■ BRANO DEL DOCUMENTO ■
----------------------------------------

Nino Haratischwili torna in libreria dopo il clamoroso successo de L'ottava vita (qui la recensione), con un altro lungo romanzo ambientato in Georgia, con al centro l'universo femminile. Siamo negli anni Novanta, un decennio in cui,  con la dissoluzione dell'Unione Sovietica, la Georgia dovette affrontare una guerra civile e conflitti dei separatisti in Ossezia del Sud e Abcasia. I postumi del conflitto e dei colpi di stato generarono non solo instabilità politica, ma anche una duratura crisi economica e sociale.
In questo magma storico ci porta la scrittura di Nino Haratischwili, o meglio il suo io-narrante, Qeto, che ripercorre la vita propria e delle sue tre più care amiche: Dina, Nene, Ira. 
Siamo davanti a quattro "piccole donne" di cui seguiamo la crescita in un cortile di un condominio di Tblisi, la formazione a scuola, gli amori difficili con ragazzi invischiati nella rivoluzione e nella malavita, fino poi all'espatrio.

L'occasione per ripercorrere i tanti episodi di vita insieme è una mostra fotografica di Dina, a Bruxelles nel 2019, una mostra postuma, purtroppo, organizzata dalla sorella di Dina. Dalle foto vengono fuori ricordi, emozioni, e a livello narrativo la mostra è il tempo zero da cui partono i tanti flashback che tesseranno l'intreccio del romanzo.
La fotografia ci mostra tutte e quattro, mostra la versione di noi da cui proveniamo, una specie di origine, l'uovo da cui siamo sgusciate insieme. Siamo sulla soglia della vita, all'inizio di un'amicizia che pretenderà tutto da noi, ma ancora non ne sappiamo nulla, non conosciamo le carte che la vita ci ha messo in mano, ancora la partita non è iniziata, ancora ci è permesso di essere libere, ancora ci è permesso di volere tutto, desiderare tutto. (pp. 21-22)

La loro è un'amicizia con ruoli ben definiti: razionale Ira, romantica Nene, ribelle Dina, mediatrice proprio Qeto, la narratrice. Un'amicizia che però nell'incontro a Bruxelles mostra lo smembramento causato dalla storia: le tre donne ormai adulte non solo viaggiano in binari diversi, ma anche vivono lontane, manifestano imbarazzo e reticenza nell'incontro. Il dolore del passato al contempo le unisce e le separa, come se specchiarsi l'una negli occhi delle altre riapre ferite mai rimarginate davvero.

----------------------------------------

■ INFORMAZIONI ESTRATTE ■

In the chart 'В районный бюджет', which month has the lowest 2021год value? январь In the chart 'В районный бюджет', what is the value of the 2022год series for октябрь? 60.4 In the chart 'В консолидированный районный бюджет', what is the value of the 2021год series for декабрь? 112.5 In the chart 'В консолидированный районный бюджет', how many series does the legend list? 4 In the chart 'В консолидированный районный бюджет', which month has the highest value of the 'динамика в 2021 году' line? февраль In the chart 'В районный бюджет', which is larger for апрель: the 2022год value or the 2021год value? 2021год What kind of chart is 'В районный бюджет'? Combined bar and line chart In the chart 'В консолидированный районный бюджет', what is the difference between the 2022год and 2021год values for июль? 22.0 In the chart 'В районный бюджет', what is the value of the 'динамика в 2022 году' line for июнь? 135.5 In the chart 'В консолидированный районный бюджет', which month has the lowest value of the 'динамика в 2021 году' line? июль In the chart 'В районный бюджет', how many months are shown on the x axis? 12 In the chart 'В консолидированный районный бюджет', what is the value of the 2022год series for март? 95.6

----------------------------------------

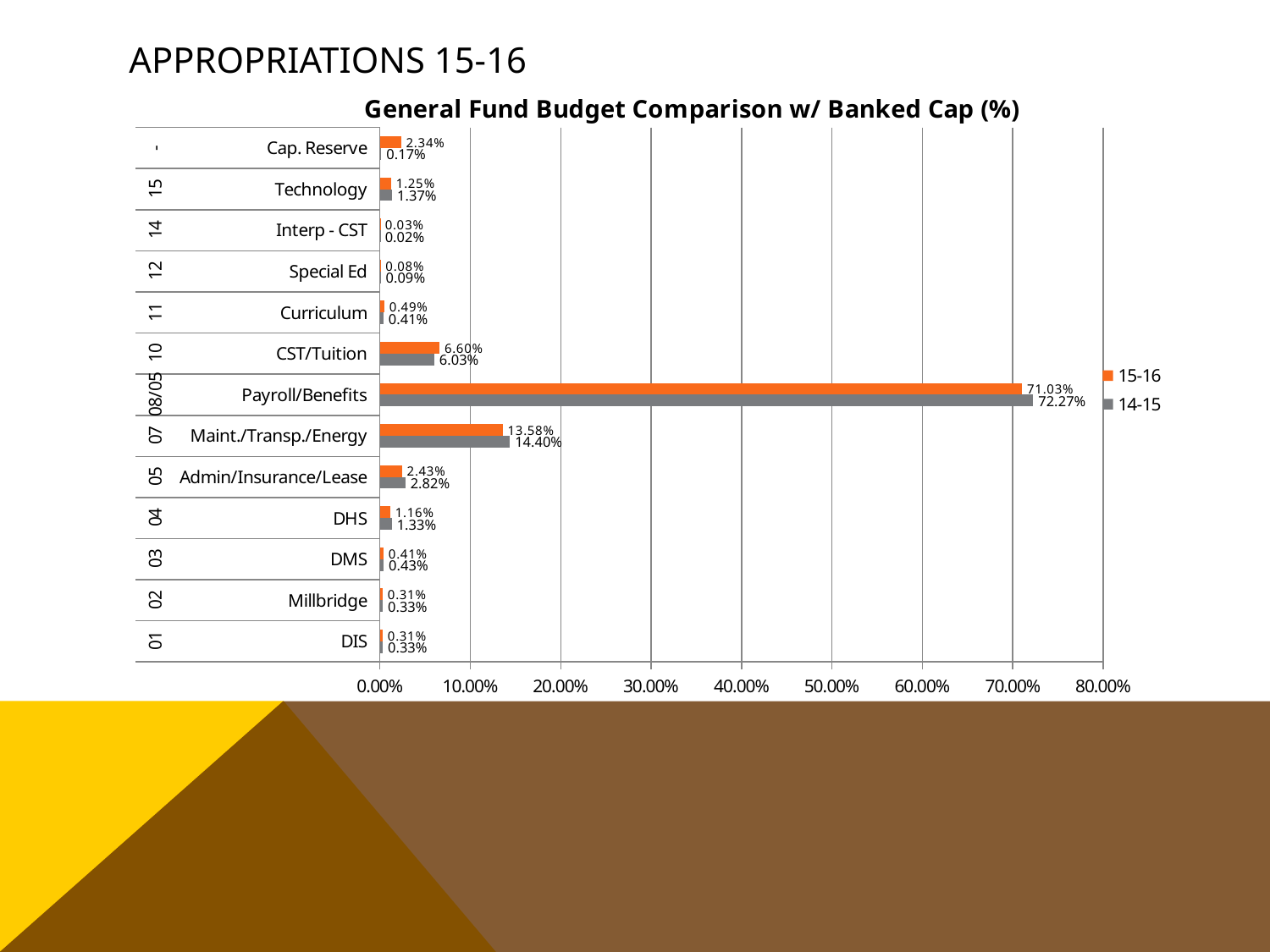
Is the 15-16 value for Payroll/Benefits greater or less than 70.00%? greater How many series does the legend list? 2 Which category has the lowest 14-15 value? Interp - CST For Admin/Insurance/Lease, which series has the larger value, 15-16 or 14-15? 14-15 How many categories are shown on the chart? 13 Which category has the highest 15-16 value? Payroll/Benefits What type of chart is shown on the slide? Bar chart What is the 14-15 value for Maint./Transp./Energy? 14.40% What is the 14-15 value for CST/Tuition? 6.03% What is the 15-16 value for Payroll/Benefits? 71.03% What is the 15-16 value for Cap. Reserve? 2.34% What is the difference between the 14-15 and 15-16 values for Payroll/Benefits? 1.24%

----------------------------------------

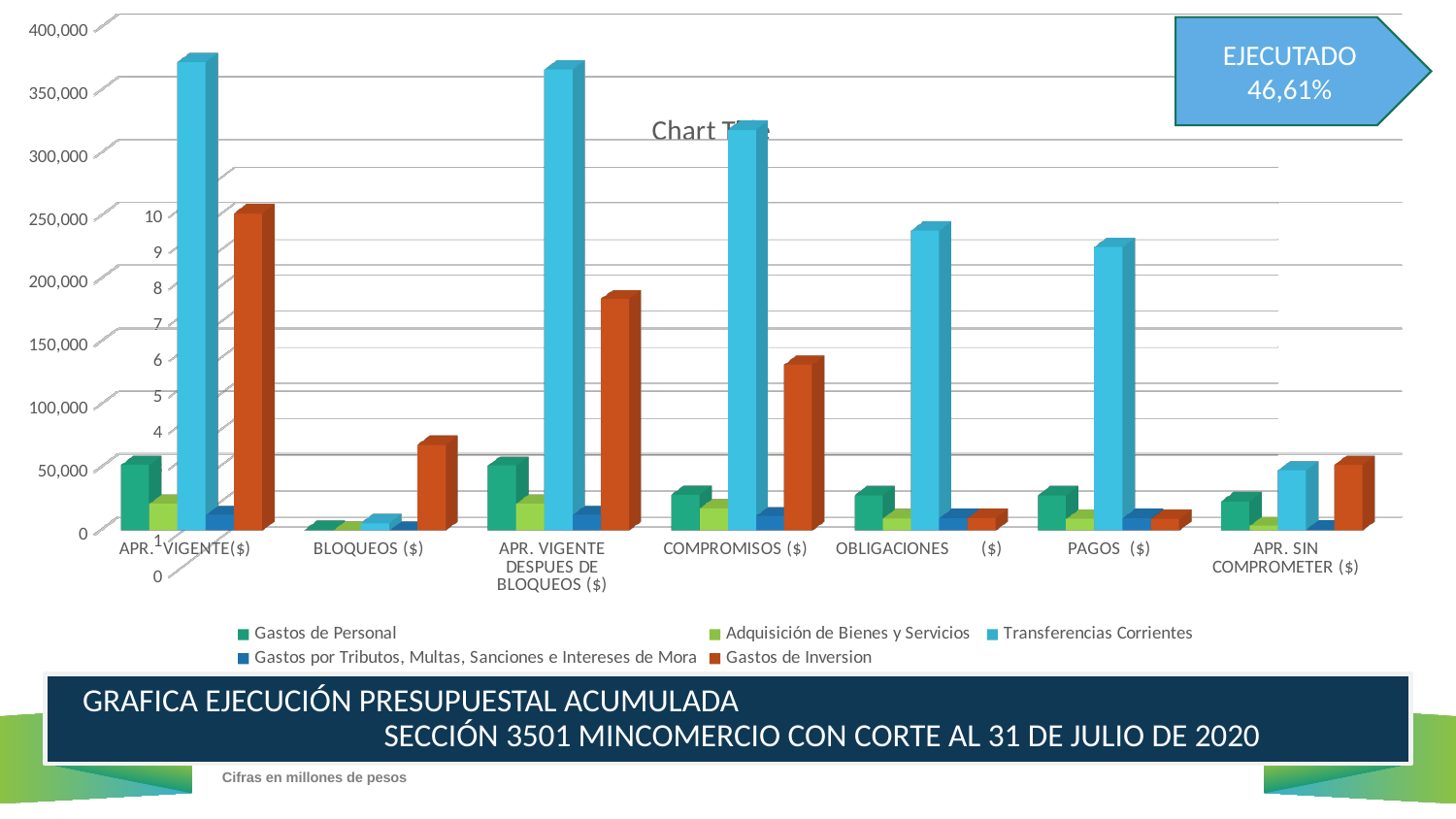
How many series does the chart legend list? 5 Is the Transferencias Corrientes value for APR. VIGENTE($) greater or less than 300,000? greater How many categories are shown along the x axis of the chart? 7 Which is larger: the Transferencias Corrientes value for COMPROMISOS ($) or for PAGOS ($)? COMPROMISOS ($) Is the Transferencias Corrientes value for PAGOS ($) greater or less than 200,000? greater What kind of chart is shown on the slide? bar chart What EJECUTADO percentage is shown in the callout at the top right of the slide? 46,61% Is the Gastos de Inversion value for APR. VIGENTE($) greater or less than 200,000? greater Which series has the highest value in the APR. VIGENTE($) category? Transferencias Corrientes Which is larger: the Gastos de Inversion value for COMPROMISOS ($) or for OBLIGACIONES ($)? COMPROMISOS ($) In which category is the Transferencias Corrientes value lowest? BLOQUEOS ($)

----------------------------------------

■ ATTIVITÀ ■
Riscrivi il brano del documento dalle parole "Nino Haratischwili torna" fino a "economica e sociale." comprese, sostituendo "Georgia" con "Armenia".

■ RISPOSTA ALL'ESERCIZIO ■
Nino Haratischwili torna in libreria dopo il clamoroso successo de L'ottava vita (qui la recensione), con un altro lungo romanzo ambientato in Armenia, con al centro l'universo femminile. Siamo negli anni Novanta, un decennio in cui,  con la dissoluzione dell'Unione Sovietica, la Armenia dovette affrontare una guerra civile e conflitti dei separatisti in Ossezia del Sud e Abcasia. I postumi del conflitto e dei colpi di stato generarono non solo instabilità politica, ma anche una duratura crisi economica e sociale.